* **Exercise goal**:
Print the line that contains "To strike it" and every line that follows it in the data below, ending with the final line; include nothing else.
--- Provided entries Enclosed Below ---
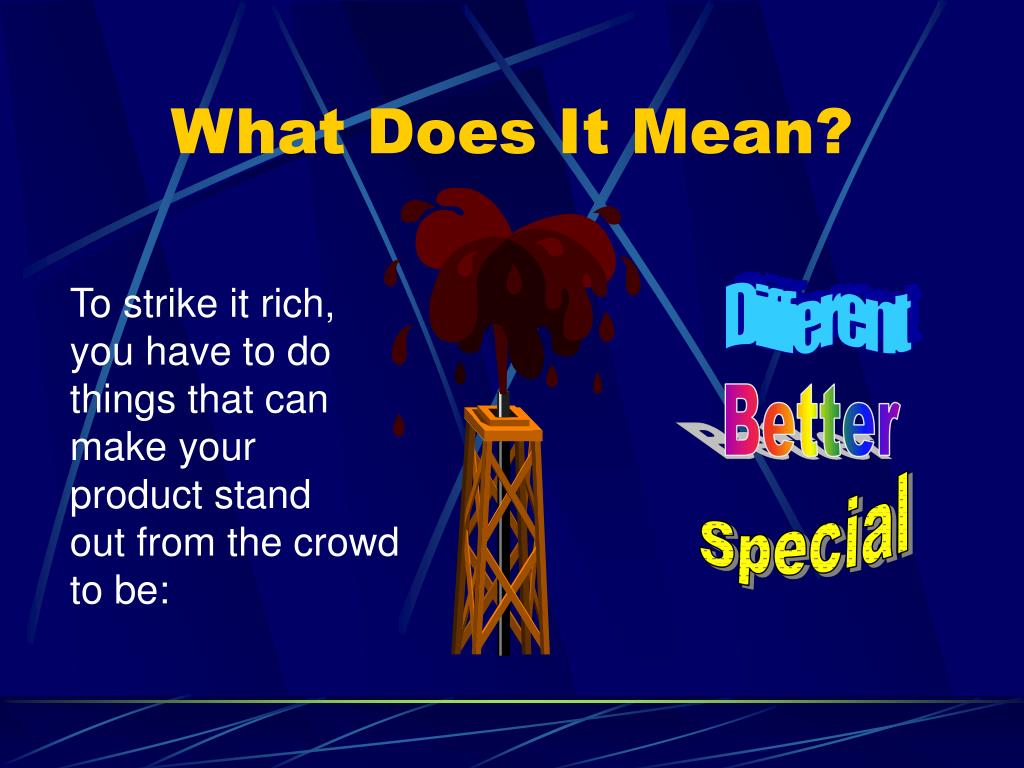 What Does It Mean?

To strike it rich, you have to do things that can make your product stand out from the crowd to be:

Different

Better

Special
--- End of Enclosed Provided entries ---
* **Answer below**:
To strike it rich, you have to do things that can make your product stand out from the crowd to be:

Different

Better

Special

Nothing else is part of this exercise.